Hogfish — Cooling trends have fired up hogs on 40–70 ft smaller ledges, hard bottom and edges. The most consistent setup remains a long (10–15 ft) 30 lb fluoro topshot to 20–30 lb braid, knocker rig with 1–2 oz egg sinker, and a 3/0–4/0 hook, baited with live shrimp. Fish smaller ledges, swiss‑cheese hard bottom, and shell transitions. Be patient—porgies and grunts will nibble first, then the hogs slide in.
Lane Snapper — Solid in 60–100 ft. They’ll eat squid, cut threadfin, or live shrimp; the larger lanes lean toward shrimp and cleaner threadfin strips. Keep baits compact.
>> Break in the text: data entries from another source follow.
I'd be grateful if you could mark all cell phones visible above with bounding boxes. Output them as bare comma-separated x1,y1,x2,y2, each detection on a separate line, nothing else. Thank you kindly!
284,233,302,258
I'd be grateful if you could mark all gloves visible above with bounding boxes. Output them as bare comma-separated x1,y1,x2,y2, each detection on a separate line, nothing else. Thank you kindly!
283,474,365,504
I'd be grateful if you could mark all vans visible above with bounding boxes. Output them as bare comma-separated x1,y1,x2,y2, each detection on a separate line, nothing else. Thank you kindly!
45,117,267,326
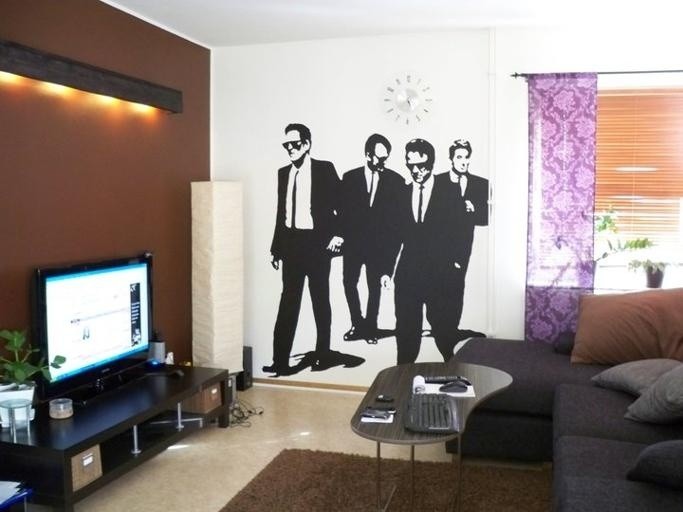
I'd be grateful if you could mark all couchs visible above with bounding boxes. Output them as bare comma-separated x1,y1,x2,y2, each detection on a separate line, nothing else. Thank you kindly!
440,328,683,510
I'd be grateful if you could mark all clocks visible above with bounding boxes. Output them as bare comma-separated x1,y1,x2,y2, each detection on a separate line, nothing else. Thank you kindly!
382,75,434,126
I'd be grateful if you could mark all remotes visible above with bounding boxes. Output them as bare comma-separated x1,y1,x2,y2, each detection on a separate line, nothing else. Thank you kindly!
425,375,471,386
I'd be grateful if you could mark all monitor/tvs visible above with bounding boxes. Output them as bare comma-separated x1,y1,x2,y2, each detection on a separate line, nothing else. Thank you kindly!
36,252,152,407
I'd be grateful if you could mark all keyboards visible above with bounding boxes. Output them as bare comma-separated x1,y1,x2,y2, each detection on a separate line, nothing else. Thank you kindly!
404,393,459,434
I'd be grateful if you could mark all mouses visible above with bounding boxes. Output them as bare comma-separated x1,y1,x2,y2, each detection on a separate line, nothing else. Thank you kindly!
439,381,467,392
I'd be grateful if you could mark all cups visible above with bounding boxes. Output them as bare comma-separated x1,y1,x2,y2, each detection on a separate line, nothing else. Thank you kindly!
49,399,72,419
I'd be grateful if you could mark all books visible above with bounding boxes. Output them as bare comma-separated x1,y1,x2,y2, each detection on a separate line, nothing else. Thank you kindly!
412,375,475,398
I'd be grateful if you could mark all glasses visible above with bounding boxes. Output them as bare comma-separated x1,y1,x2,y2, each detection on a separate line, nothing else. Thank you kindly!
375,154,387,162
406,162,426,171
282,140,301,150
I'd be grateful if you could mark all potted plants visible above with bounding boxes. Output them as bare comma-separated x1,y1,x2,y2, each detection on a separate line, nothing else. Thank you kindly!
0,328,64,430
554,203,668,295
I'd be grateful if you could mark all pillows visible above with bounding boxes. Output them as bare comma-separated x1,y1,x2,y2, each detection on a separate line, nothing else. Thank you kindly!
570,287,681,487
Mangrove Snapper — Hit‑or‑miss inshore of 70 ft, better nearer the deepest near‑shore contours. Small double‑snell rigs with smaller threadfin pieces on 30–40 lb leader will draw strikes when they’re finicky.
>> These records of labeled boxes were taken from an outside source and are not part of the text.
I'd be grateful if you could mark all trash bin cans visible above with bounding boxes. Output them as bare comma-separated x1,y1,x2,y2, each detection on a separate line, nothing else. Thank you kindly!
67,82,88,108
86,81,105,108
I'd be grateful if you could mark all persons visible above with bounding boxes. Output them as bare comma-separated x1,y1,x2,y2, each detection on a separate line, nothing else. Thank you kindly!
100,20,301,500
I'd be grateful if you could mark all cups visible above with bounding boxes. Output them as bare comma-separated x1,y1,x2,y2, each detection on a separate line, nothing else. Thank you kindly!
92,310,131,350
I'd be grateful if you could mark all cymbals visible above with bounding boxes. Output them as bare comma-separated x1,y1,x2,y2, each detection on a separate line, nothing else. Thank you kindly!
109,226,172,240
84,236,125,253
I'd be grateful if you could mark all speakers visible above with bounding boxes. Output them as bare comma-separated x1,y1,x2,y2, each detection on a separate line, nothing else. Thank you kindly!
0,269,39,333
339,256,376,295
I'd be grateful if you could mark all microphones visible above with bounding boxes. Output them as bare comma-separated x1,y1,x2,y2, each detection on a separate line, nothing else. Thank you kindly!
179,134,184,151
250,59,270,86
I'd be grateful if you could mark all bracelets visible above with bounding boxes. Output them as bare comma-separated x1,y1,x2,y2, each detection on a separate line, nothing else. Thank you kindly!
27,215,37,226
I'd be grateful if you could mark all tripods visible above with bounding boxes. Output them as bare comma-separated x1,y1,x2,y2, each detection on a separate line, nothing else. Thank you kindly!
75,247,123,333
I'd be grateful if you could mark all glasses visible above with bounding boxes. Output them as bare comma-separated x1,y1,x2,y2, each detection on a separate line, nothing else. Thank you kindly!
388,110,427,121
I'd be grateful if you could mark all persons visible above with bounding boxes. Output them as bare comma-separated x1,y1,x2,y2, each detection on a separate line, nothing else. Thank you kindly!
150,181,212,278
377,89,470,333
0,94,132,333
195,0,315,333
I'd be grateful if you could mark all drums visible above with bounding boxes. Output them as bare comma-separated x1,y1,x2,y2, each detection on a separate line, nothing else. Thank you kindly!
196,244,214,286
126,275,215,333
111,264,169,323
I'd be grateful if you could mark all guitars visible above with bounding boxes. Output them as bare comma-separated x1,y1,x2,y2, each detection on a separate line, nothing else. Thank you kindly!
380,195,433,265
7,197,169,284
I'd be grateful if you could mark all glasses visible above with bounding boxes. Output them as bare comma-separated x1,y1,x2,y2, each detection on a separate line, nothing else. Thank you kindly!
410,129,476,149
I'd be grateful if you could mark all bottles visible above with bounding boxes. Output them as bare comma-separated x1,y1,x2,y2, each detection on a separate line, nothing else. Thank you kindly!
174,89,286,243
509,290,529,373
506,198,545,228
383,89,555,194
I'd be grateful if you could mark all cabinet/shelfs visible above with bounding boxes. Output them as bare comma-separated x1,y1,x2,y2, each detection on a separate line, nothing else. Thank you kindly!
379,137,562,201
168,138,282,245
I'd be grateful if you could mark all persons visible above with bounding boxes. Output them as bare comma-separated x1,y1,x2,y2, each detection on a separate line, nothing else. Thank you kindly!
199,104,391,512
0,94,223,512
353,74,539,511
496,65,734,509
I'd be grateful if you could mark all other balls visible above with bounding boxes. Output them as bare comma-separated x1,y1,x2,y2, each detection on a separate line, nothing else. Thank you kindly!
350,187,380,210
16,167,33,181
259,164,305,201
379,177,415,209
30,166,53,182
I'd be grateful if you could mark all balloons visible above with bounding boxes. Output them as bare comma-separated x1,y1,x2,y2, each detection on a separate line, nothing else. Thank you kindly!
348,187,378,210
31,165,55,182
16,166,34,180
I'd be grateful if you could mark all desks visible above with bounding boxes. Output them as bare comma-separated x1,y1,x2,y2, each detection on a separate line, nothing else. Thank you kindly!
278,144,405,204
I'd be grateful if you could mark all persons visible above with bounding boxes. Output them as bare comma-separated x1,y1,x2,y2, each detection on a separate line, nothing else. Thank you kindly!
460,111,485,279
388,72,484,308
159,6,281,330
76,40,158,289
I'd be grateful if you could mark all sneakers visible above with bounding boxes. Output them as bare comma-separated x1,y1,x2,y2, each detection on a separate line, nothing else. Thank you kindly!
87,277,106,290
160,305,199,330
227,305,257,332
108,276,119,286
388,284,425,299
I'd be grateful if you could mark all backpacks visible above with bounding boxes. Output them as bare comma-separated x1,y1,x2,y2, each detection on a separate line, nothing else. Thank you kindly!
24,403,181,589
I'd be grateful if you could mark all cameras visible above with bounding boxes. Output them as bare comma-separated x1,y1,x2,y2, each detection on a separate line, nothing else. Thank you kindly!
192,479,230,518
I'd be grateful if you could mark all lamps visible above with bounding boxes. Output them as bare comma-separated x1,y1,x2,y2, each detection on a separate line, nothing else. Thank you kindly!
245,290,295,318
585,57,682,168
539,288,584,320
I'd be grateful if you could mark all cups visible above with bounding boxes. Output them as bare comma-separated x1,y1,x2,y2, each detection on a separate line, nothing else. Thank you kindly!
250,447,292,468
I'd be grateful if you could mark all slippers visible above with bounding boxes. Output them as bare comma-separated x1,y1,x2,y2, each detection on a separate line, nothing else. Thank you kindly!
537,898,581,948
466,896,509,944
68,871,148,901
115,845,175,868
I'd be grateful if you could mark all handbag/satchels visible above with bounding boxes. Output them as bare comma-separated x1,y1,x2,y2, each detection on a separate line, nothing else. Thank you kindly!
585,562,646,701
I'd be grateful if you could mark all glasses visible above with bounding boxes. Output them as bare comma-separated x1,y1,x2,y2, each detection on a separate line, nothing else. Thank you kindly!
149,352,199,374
Red Grouper — Occasional near shore, more consistent as you creep deeper. Use frisky pinfish or bigger dead baits on 40-60lb leaders; expect to cull through shorts before stick‑worthy keepers.
OFFSHORE
Red Grouper & Scamp — Work potholes, ledges, and broken hard bottom starting around the 100–140 ft band. Big dead baits (bonita strips, whole squid, boston mackerel) and lively 5–6″ pinfish shine. Match hook size to bait (6/0–9/0) on 60–80 lb leader. Scamp favor medium pinfish and a slightly subtler presentation—don’t overlook slow‑pitch jigs.
Mangrove & Yellowtail — Mangos are steady with quality fish—double‑snell cut threadfin on 40 lb is the workhorse, but live pinfish cherry‑pick the studs. Yellowtails are showing on the deeper sets; lighten leaders (30–40 lb), use small squid strips or trimmed threadfin.
Muttons — The mutton bite has been strong by central west florida standards—target deep water ledges, peaks and rock piles with a fish‑finder rig, 40–50 lb leader, and medium pinfish or cut threadfins.
Triggers, Vermillions, Porgies, Almacos — Triggers want 2″ chew‑strips of squid or bonita on smaller hooks; vermillions and porgies are eager on cut squid or threadfin. Almacos mix in over higher relief—jigs or live baits both work.
Pelagics — Keep a flatline or two out while you bottom fish—blackfin, kings, the odd mahi or wahoo have been sliding through. A flashy jig or live threadfin is tough to beat when they pop. Lately its been a solid showing of blackfin tuna this past week.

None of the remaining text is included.